What you will do: Except for the pictures, reproduce the records word for word.

Collected data entries
####################

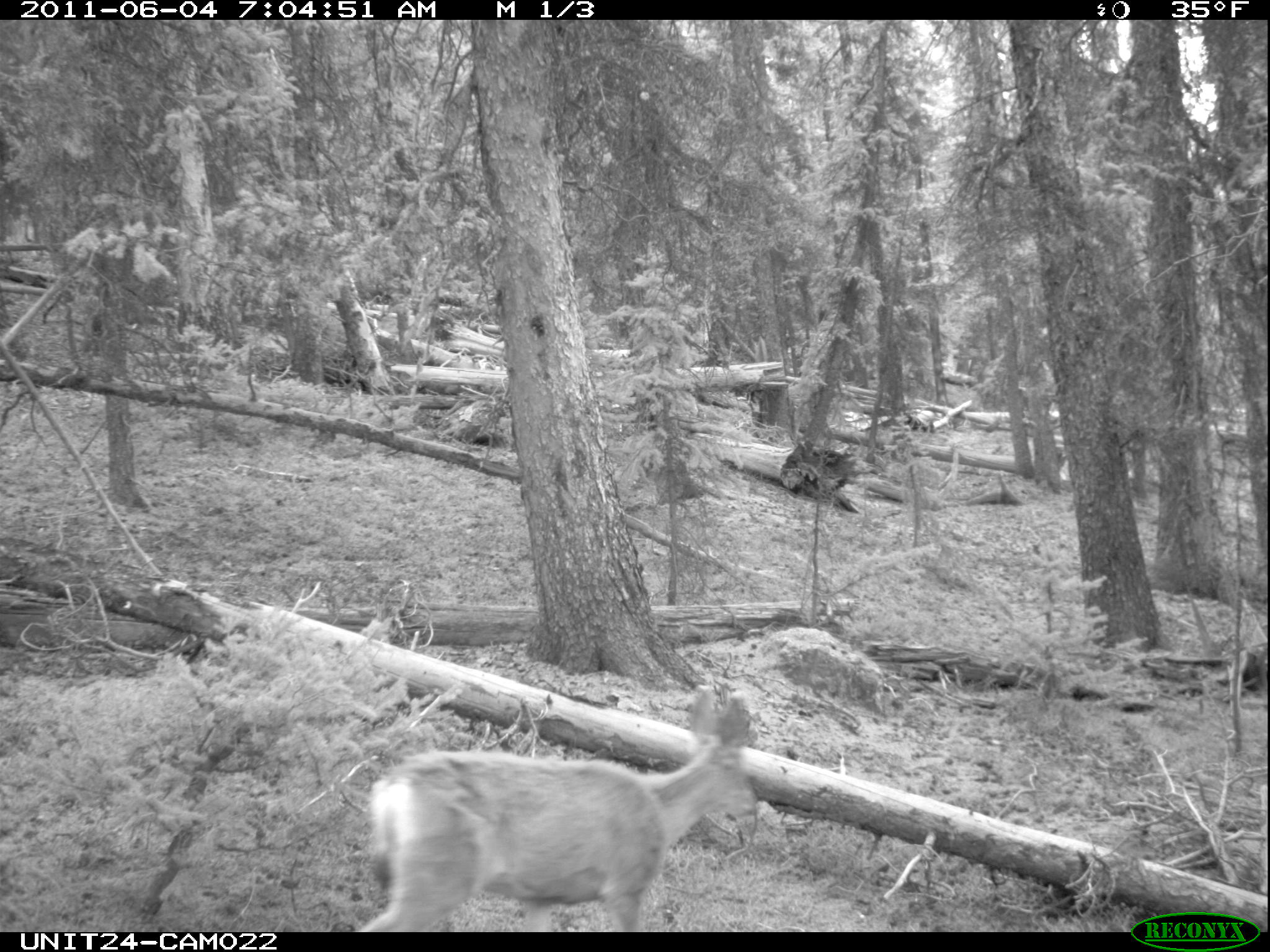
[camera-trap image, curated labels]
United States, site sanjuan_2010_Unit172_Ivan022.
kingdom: Animalia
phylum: Chordata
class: Mammalia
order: Artiodactyla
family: Cervidae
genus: Odocoileus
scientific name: Odocoileus hemionus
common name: mule deer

####################

Your solution:
[camera-trap image, curated labels]
United States, site sanjuan_2010_Unit172_Ivan022.
kingdom: Animalia
phylum: Chordata
class: Mammalia
order: Artiodactyla
family: Cervidae
genus: Odocoileus
scientific name: Odocoileus hemionus
common name: mule deer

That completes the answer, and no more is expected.